By |Published On: May 17, 2025|Categories: Europe, Portugal, Spain|352 words|0 Comments|

The next morning we were underway by 0700. With a brisk dawn breeze coming down from Vigo we were able to quickly make our way out of the Ría, under the Islas Cíes and their high peaks and out into the open ocean.

Morning light on the Islas Cíes.

Here, where a welcoming blue sea awaited us, the wind promptly died, along with the shades of the early morning light, and it became necessary to crank up the iron genoa in order to make way south. Over the course of the morning the engine went on and off and the sails in and out along with the vagaries of the breeze that blew down off the range that ran along the coastline. Eventually, however, the breeze filled in and stayed with us and we were able to leave the sails out.

One of the last lighthouses in Spain, before we entered Portugal.

Arriving in Portugal

As the morning progressed the coastal range grew slowly smaller and ever more distant from the coast.
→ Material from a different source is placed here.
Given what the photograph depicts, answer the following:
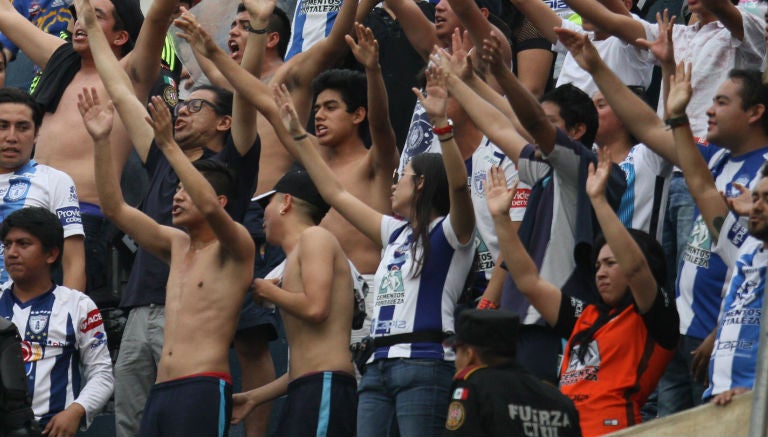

Until, by the time we had reached the Portuguese border at the Rio Miño, they had receded well back from the coast and appeared as just hazy outlines on the horizon.

New country, new courtesy flag.

Meanwhile the coast along which we were sailing went from a rocky and steep affair with occasional towns to low dunes interspersed with towns and resorts; with the former becoming ever less common and the latter ever more dominant as we progressed further south towards Porto.

Our first Portuguese city

The city of Porto rose up on us late in the afternoon, first as a massive port and industrial area and then, once we had cleared that, as a series of beachside neighbourhoods.

The very futuristic-looking cruise terminal at Porto Leixões, just to the north of Porto.

Dolphins joined us for a short while as we entered the Rio Douro and made our way towards the harbour at Afurada. Despite the strong current running in the river, the entrance to the harbour and to our berth proved relatively easy. Phew.